Most travel guides are little more than lists of colorless places in which to waste your hard-earned money and sanitized tourist traps in which to waste your valuable time. So how do you find those stunning vistas, those gorgeous squares, the breathtaking contemporary architecture, and the up-and-coming neighborhoods that aren’t clogged with all the other out-of-towners? You can start with this collection of books, focusing on the best in architecture and design rather than the most familiar.

VENICE by Alberto Bertolazzi and photographer Marcello Bertinetti and SICILY by Maria Cristina Castellucci and photographer Antonio Attini (both 223 pages, $24.95), the first two volumes in White Star’s “Italy from Above” series, present the lush countryside and dense cities of the region in glorious aerial photographs. Although the books do include well-known sites (St. Mark’s, the Rialto Bridge, San Giorgio), they aren’t shot as isolated sno-globe monuments but as extraordinary constructions that grow organically out of an urban fabric, a culture, and a timeless landscape.

Tiny towns that are nothing more than dots on the Michelin maps are shown clinging precariously to the sides of mountains; out-of-the-way neighborhoods most tourists miss are revealed as intimate slices of paradise sheltered beneath red-tile roofs. Seen from above, the azure seas and bustling markets become a seamless tapestry of Mediterranean life. The text is minimal; just enough to put each view into context, identify its location, and point out its important features. Future volumes, Rome and The Villages of Italy, are due out later this year.

As great as Italy looks from the clouds down, an immersion in Italian life from the ground up — as envisioned by a great architect — can be just as rewarding. CARLO SCARPA, edited by Guido Beltramini and Italo Zannier (Rizzoli, 320 pages, $65.00) provides an overview of the architectural work of a mid-20th-century master who combined a sensitivity to traditional materials and craftsmanship with an abstract sensibility. Scarpa’s work in Venice, Verona, and surrounding towns uses an evocative layering of walls, spaces, geometric ornamentation, and finely crafted stone and metal to evoke an image of modernity where the human hand is aided rather than replaced by the machine. Some of his buildings, like the Castelvecchio Museum in Verona, are prominent local landmarks. Others, like the Brion memorial complex near Verona, are far from the beaten path. All offer a brilliant vision of cultural transformation that is worth seeking out as a complement, or antidote, to the usual trek from ancient monument to ancient monument. Rizzoli’s fine series of architectural monographs offers similar portraits of Antonio Gaudí, Santiago Calatrava, and a host of other architects rooted in their place and time.
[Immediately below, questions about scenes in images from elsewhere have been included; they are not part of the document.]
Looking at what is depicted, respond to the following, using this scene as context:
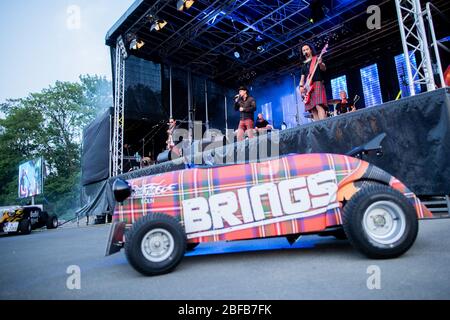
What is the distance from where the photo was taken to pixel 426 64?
517cm

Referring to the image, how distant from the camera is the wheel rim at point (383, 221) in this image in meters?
2.33

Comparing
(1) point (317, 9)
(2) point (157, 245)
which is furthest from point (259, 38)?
(2) point (157, 245)

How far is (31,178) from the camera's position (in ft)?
62.8

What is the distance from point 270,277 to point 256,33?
1183cm

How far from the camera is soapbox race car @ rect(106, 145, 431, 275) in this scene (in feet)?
7.74

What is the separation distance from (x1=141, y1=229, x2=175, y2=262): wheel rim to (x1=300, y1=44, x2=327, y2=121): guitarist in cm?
456

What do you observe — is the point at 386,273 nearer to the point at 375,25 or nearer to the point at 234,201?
the point at 234,201

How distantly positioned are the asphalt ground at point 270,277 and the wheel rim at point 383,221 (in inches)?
7.8

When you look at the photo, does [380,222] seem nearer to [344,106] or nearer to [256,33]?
[344,106]

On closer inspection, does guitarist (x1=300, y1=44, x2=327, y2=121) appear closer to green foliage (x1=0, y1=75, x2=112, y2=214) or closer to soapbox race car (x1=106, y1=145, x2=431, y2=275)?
soapbox race car (x1=106, y1=145, x2=431, y2=275)

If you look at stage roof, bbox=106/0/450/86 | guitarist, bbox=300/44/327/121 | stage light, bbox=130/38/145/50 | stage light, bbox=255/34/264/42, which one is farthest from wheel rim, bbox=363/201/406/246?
stage light, bbox=255/34/264/42
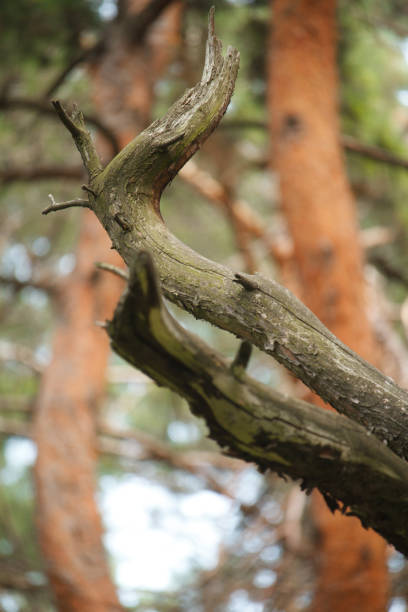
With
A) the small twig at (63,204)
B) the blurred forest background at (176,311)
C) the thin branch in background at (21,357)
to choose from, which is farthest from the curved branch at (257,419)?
the thin branch in background at (21,357)

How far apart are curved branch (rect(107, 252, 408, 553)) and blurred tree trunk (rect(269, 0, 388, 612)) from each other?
7.74ft

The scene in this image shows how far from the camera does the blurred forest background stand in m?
3.84

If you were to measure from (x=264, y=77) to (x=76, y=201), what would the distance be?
16.1 feet

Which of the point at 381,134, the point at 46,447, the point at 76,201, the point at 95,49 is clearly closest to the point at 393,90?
the point at 381,134

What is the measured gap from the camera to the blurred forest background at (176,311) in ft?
12.6

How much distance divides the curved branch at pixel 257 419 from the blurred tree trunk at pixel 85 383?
2769mm

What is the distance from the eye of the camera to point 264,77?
5.72m

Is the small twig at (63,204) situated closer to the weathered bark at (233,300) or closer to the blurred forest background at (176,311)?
the weathered bark at (233,300)

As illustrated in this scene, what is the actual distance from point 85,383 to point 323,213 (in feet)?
7.10

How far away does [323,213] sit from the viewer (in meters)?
3.96

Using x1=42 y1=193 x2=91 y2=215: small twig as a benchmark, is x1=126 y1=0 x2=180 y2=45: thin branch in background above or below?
above

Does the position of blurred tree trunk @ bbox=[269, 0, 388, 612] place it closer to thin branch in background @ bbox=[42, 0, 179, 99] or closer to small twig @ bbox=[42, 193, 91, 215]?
thin branch in background @ bbox=[42, 0, 179, 99]

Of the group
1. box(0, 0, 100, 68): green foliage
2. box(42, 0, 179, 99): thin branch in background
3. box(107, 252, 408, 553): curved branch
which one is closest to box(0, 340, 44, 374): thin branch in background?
box(42, 0, 179, 99): thin branch in background

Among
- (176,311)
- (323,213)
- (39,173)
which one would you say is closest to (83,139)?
(323,213)
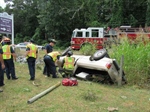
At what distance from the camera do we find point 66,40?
33.9m

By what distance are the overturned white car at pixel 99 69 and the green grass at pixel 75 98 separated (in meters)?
0.36

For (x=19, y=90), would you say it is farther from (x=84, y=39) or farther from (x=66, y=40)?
(x=66, y=40)

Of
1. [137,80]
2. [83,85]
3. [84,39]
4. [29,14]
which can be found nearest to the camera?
[83,85]

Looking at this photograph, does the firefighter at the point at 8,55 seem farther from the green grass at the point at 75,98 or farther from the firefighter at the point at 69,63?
the firefighter at the point at 69,63

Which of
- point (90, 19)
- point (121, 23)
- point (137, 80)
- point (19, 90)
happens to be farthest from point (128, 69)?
point (90, 19)

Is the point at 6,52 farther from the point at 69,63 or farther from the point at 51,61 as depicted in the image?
the point at 69,63

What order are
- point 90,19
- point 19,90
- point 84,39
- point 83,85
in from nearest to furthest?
point 19,90
point 83,85
point 84,39
point 90,19

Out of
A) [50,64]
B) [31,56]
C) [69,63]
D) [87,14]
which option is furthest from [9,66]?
[87,14]

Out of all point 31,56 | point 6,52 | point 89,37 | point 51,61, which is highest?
point 89,37

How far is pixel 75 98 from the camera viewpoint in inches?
206

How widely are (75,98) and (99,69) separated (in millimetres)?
1863

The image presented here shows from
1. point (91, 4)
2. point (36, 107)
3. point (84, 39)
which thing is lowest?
point (36, 107)

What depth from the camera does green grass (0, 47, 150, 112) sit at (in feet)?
14.9

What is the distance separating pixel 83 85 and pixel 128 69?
179 centimetres
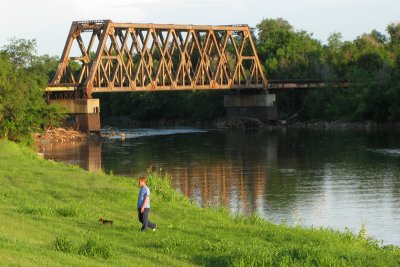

For an overview of the best in contemporary architecture there are a number of guides geared to the design-conscious traveler. The most comprehensive is the ATLAS OF CONTEMPORARY WORLD ARCHITECTURE (Phaidon, 812 pages, $160), featuring over a thousand of the most interesting buildings built since 1998. Photographs, plans, maps, descriptive text, and color-coded cross-referencing make it an ideal guidebook for the globe-trotting architecture aficionado eager to see the latest work by big-name architects or local talent. The original, weighing in at almost 18 pounds, is best left behind on the coffee table. Phaidon’s new TRAVEL EDITION (438 pages, $19.95) covers the same buildings with a single small photo, less text, and practical information on paying a visit. What it misses in glorious eye candy it makes up for in pocket-size convenience.

For those who prefer their architecture with a twist of lime or 400-thread count sheets, there is Wallpaper magazine’s CITY GUIDE (Phaidon, $8.95) series. Current volumes — actually more like oversize pamphlets — cover trendy hotels, restaurants, shops, and urban life in more than 40 cities around the world, with new ones coming out all the time. They are probably weakest on capital “A” architecture, highlighting mostly familiar icons, and strongest on fashionable — and well-designed — places to spend your money. Fold-out maps of “hot ’hoods” and lists of essential information will come in handy next time you are in Dubai, Istanbul, or New York.

The Taschen “Contemporary Architecture by Country” series by Philip Jodidio (all 192 pages, $24.95) surveys recent modern architecture that can offer experiences as extraordinary as the cathedrals and historic sites that make up the typical traveler’s itinerary. Since great contemporary design rarely grows out of a vacuum, featured projects are often cited in up-and-coming communities where the social milieu is as interesting as the individual works of architecture. A tiny restaurant by LTL Architects in ARCHITECTURE IN THE UNITED STATES is in Manhattan’s edgy Hell’s Kitchen neighborhood where trendy cafés, bars, and clubs are opening every day, whereas Eric Owen Moss’s exuberant Beehive building is a pioneering effort in LA’s emerging Culver City area.